Ryan Day-Ohio State-Buckeyes-Ohio State football
Ohio State coach Ryan Day previewed his first season in charge of the Buckeyes at Big Ten Media Days. (Jim Young/Imagn)

Ohio State Football

What We Learned about Ohio State at Big Ten Media Days

CHICAGO — Ohio State is certainly aware of the preseason polls, particularly the ones that have the program’s hated rival projected on top of the Big Ten.

But the two-time defending conference champions aren’t spending any time worrying about them.

For starters, the votes don’t actually mean anything on the field. The Buckeyes also have recent history on their side both when it comes to winning both the league and The Game. And they have more than enough motivation to go claim a third straight title without needing to put up bulletin-board material that has Michigan picked to finally knock off Ohio State.

“I think people read it,” Day said. “I think our guys read it, they see it. Especially with social media, it’s more available than ever. But that’s not something that we focus on. I’ve talked to our guys about the expectations at Ohio State couldn’t be any higher year in and year out. We know that.  … But in the end, what matters is if we win the game, and the only thing that’s going to help us do that is if we get better day in and day out and focus on right now.

“We have a lot to prove. This is a new staff. This is a new team. We haven’t done anything yet. … It’s going to come down to proving it on the field. That’s what matters in the end. We’ve got to do it as a staff. We’ve got to do it as offense, defense and special teams.”

The Buckeyes have more than enough talent to claim the hardware that was on display to Day’s right on stage at the Hilton Chicago on Thursday.

And here’s what Lettermen Row learned about the program after an afternoon of interviews with the first-year coach, safety Jordan Fuller, defensive end Jonathon Cooper and wide receiver K.J. Hill in the Windy City.

Ryan Day-Ohio State-Buckeyes-Ohio State football

Ohio State coach Ryan Day is trying to help the Buckeyes defend the Big Ten championship again. (Jim Young/Imagn)

Ohio State will have a quarterback competition

The most likely outcome hasn’t changed at all. But Ryan Day also isn’t going to deviate from the plan he laid out to get there.

No matter how heavily the odds might favor Justin Fields heading into training camp, the Buckeyes aren’t ready to name him the starting quarterback right now.

“One of our core philosophies is that you don’t just get given the starting position,” Day said. “You have to earn everything you get around here, and he hasn’t done that. The hard thing for everybody to realize is that he is coming off the heels of Dwayne Haskins. I think a lot of people believe that Dwayne went from zero to 60 so fast and he just kind of jumped into the Heisman Trophy race and that all happened [quickly]. Well, that was a very different scenario than Justin Fields.

“Justin hasn’t won the job yet, and that’s the first step in all of this.
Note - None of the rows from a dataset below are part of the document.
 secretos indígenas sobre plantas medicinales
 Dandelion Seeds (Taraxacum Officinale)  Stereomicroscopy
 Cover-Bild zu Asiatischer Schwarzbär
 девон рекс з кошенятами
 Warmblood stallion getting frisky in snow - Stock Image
I know everybody wants to get way ahead of this and start talking about the Heisman, but how about winning the starting quarterback job first? You can’t win the job when you’re just learning the offense.”
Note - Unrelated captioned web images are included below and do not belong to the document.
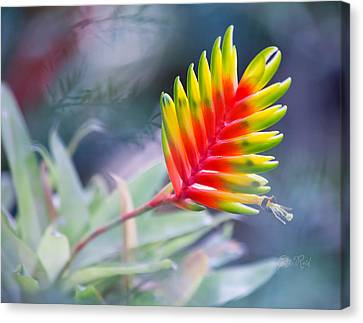Bromeliad Beauty Canvas Print by Eti Reid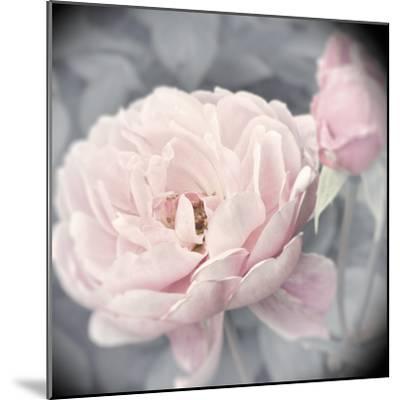 Belle Rose I-Linda Wood-Mounted Giclee Print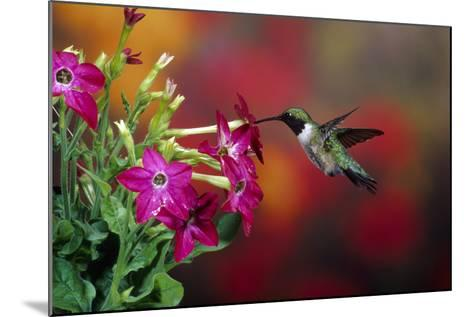 Ruby-Throated Hummingbird Male at Winged Tobacco, Illinois-Richard and Susan Day-Mounted Photographic Print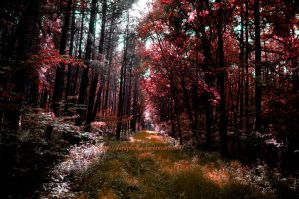 green forests are so last year by DaRaPhotos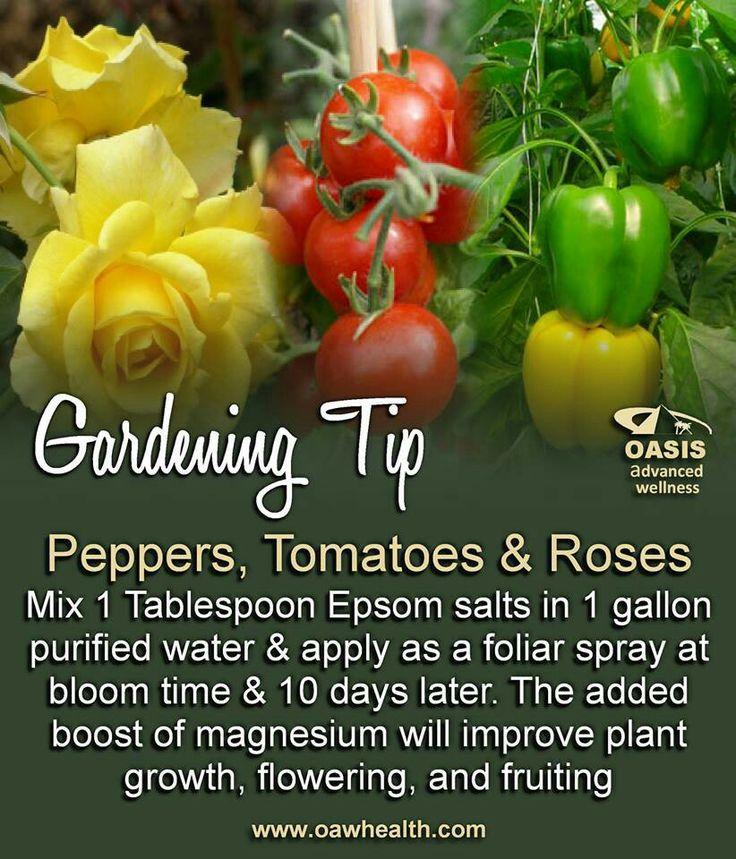 Epsom Salts Outdoor Garden Pinterest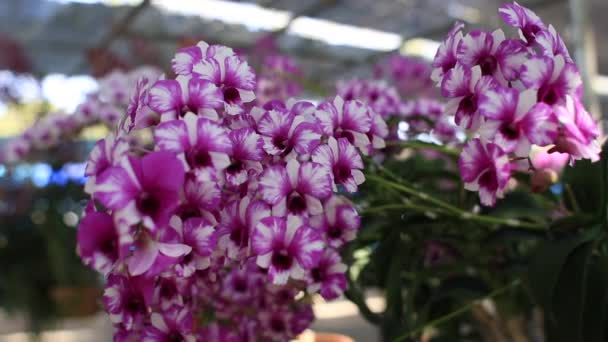 Beautiful of orchid branch flower blossom in the garden,Agriculture concept.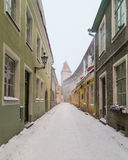 Oude Middeleeuwse Straten van Tallinn stock foto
Fields has another critical month ahead of him to absorb that playbook, but given the makeup of the depth chart at quarterback, it’s still almost a certainty that his dynamic skills and head start on Kentucky transfer Gunnar Hoak will make him the eventual pick to lead the attack.

Ohio State just isn’t ready to call off the race yet.
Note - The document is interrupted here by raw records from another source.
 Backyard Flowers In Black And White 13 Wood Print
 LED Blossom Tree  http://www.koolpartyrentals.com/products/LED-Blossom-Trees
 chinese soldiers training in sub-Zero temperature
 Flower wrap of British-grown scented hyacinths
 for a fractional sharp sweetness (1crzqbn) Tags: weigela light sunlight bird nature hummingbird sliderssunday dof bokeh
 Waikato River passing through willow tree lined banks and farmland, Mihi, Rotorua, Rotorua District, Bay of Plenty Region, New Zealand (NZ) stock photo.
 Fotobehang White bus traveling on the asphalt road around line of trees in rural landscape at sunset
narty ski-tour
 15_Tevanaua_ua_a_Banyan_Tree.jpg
Plenty of other Ohio State jobs up for grabs

Even with so many veterans returning for the Buckeyes, the list of surefire starters isn’t all that long heading into August.

Ohio State will lean heavily on tailback J.K. Dobbins. It knows what it has at wide receiver with K.J. Hill, Austin Mack and Binjimen Victor returning as seniors. Thayer Munford will be the left tackle, Chase Young will be the star at defensive end, Malik Harrison is going to be on the field a ton at linebacker and a healthy Jordan Fuller will be at safety.

That’s a pretty decent head start, of course. But the Buckeyes are just as openly embracing competition like the one at quarterback at every other position — even when it’s not hard to identify the favorites to claim key roles.

“August is going to be a big month for us,” Day said. “The battle is really going to happen in August.”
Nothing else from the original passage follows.